> [GOAL]: Copy the passage on foreign firms getting paid in China word for word, from its opening through the end of Issue 1.

> [GIVEN TEXT]:
☆ ☆ ☆ ☆ ☆ ☆ ☆

A: The rumors you have heard are true, but if planned and managed correctly, a non-Chinese based architecture, engineering or construction firm can make U.S. dollars and get them out of China in a relatively easy manner. The problem with getting paid in China is due to numerous long-standing Chinese policies. But these policies are quickly changing as China's entrance into the World Trade Organization (WTO) has forced China to change many of them, many of which directly effect how foreign firms get paid. Some of the common issues facing Western AEC firms are:

Issue 1: Not allowing RMB (Chinese currency) to leave its borders after performing services within China, forcing foreign firms to use Chinese banks and keeping RMB within China.

☆ ☆ ☆ ☆ ☆ ☆ ☆

> [MATERIAL]:

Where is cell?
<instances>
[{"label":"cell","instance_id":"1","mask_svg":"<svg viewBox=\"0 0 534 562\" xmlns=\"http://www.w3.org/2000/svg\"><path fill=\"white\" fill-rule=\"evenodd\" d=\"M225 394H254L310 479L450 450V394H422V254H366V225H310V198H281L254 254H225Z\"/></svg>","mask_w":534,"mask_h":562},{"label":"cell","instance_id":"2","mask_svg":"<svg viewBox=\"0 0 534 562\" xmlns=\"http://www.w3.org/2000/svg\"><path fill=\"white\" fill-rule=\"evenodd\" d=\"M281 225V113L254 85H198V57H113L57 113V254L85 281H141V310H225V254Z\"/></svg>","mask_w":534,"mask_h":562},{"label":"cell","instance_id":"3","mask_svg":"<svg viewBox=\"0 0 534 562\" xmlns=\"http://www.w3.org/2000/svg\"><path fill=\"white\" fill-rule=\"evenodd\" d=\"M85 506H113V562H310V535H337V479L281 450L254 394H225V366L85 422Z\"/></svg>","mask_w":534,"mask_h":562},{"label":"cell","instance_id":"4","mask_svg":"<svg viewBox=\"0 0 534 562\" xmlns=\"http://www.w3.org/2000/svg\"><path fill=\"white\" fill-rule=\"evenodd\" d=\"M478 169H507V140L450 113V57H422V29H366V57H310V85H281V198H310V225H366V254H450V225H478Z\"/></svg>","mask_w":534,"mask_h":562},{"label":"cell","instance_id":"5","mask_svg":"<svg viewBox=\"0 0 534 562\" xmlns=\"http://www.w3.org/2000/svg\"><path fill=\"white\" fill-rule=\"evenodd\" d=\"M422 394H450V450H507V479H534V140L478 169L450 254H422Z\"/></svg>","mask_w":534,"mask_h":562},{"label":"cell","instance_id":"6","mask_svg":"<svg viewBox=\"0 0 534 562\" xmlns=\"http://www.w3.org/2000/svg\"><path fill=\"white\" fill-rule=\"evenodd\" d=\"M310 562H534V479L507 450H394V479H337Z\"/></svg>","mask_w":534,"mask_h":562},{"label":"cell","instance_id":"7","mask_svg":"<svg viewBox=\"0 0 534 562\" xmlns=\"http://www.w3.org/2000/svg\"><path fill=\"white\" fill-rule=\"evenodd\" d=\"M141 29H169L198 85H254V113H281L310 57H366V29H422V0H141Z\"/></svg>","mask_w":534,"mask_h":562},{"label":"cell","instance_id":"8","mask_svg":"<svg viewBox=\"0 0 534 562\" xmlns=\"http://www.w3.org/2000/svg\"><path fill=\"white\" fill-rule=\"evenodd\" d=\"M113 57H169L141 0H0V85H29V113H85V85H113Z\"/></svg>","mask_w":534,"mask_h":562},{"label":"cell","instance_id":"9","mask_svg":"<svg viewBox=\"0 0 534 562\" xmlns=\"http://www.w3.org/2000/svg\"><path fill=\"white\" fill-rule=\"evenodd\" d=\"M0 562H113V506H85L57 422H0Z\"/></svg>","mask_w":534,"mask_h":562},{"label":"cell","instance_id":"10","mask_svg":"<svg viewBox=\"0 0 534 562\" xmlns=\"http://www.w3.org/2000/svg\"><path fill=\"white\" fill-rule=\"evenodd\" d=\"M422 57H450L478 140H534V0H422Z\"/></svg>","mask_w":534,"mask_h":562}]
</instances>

☆ ☆ ☆ ☆ ☆ ☆ ☆

> [SOLUTION]:
A: The rumors you have heard are true, but if planned and managed correctly, a non-Chinese based architecture, engineering or construction firm can make U.S. dollars and get them out of China in a relatively easy manner. The problem with getting paid in China is due to numerous long-standing Chinese policies. But these policies are quickly changing as China's entrance into the World Trade Organization (WTO) has forced China to change many of them, many of which directly effect how foreign firms get paid. Some of the common issues facing Western AEC firms are:

Issue 1: Not allowing RMB (Chinese currency) to leave its borders after performing services within China, forcing foreign firms to use Chinese banks and keeping RMB within China.